Brano da leggere:

>>

GESTIONE E VALORIZZAZIONE AGROTERRITORIALE

15.6 Fattori e modelli di sviluppo delle OP

L’esame della presenza delle OP (Organizzazioni di Produttori) in Italia nei diversi settori produttivi, compreso l’ortofrutticolo, rileva che nell’agricoltura italiana coesistono diversi modelli organizzativi influenzati da fattori importanti:

■ il fattore territoriale, in base al quale la localizzazione delle attività in un contesto economico-produttivo dove vi è un forte tessuto associativo-cooperativo ha favorito il consolidamento di realtà imprenditoriali già organizzate;

■ il fattore manageriale, legato all’azione di coordinamento che l’OP, come struttura di governance, svolge rispetto alle imprese associate;

■ il fattore identitario, ossia come cultura e storia dell’impresa influenzano il patrimonio specifico di risorse e competenze.

Sulla base dell’evidenza dei dati analizzati, le OP si possono ricondurre a diversi modelli organizzativi, che presentano differenze sul piano funzionale, gestionale e delle strategie intraprese.

Un primo modello di OP, caratteristico soprattutto dell’area Nord-orientale, è rappresentato prevalentemente da imprese di grandi dimensioni, ben radicate nel territorio che traggono forza e ragione d’essere dalla cooperazione. Si tratta di OP che, nell’assumere una “missione di mercato”, svolgono funzioni di programmazione della produzione, concentrazione dell’offerta e immissione coordinata nel mercato della produzione dei soci. Tale categoria di OP può sviluppare una strategia di sistema in grado di “realizzare gli obiettivi di interesse collettivo previsti dalla politica nazionale e comunitaria” (Bertazzoli et al., 2004), ponendosi come un “motore” di sviluppo e un punto di riferimento per il territorio in cui opera. Tra i casi citati nell’analisi rientrano in questa categoria soprattutto i grandi consorzi cooperativi del lattiero-caseario, dell’ortofrutta e del bieticolo-saccarifero.

<<

Istruzioni da seguire: Ricopi senza modifiche la parte del brano sulle Organizzazioni di Produttori che comincia con "15.6 Fattori e" e termina con "risorse e competenze.".

Dati di partenza:
>>

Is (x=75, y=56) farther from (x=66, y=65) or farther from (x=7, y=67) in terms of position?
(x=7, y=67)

<<

Risposta attesa:
15.6 Fattori e modelli di sviluppo delle OP

L’esame della presenza delle OP (Organizzazioni di Produttori) in Italia nei diversi settori produttivi, compreso l’ortofrutticolo, rileva che nell’agricoltura italiana coesistono diversi modelli organizzativi influenzati da fattori importanti:

■ il fattore territoriale, in base al quale la localizzazione delle attività in un contesto economico-produttivo dove vi è un forte tessuto associativo-cooperativo ha favorito il consolidamento di realtà imprenditoriali già organizzate;

■ il fattore manageriale, legato all’azione di coordinamento che l’OP, come struttura di governance, svolge rispetto alle imprese associate;

■ il fattore identitario, ossia come cultura e storia dell’impresa influenzano il patrimonio specifico di risorse e competenze.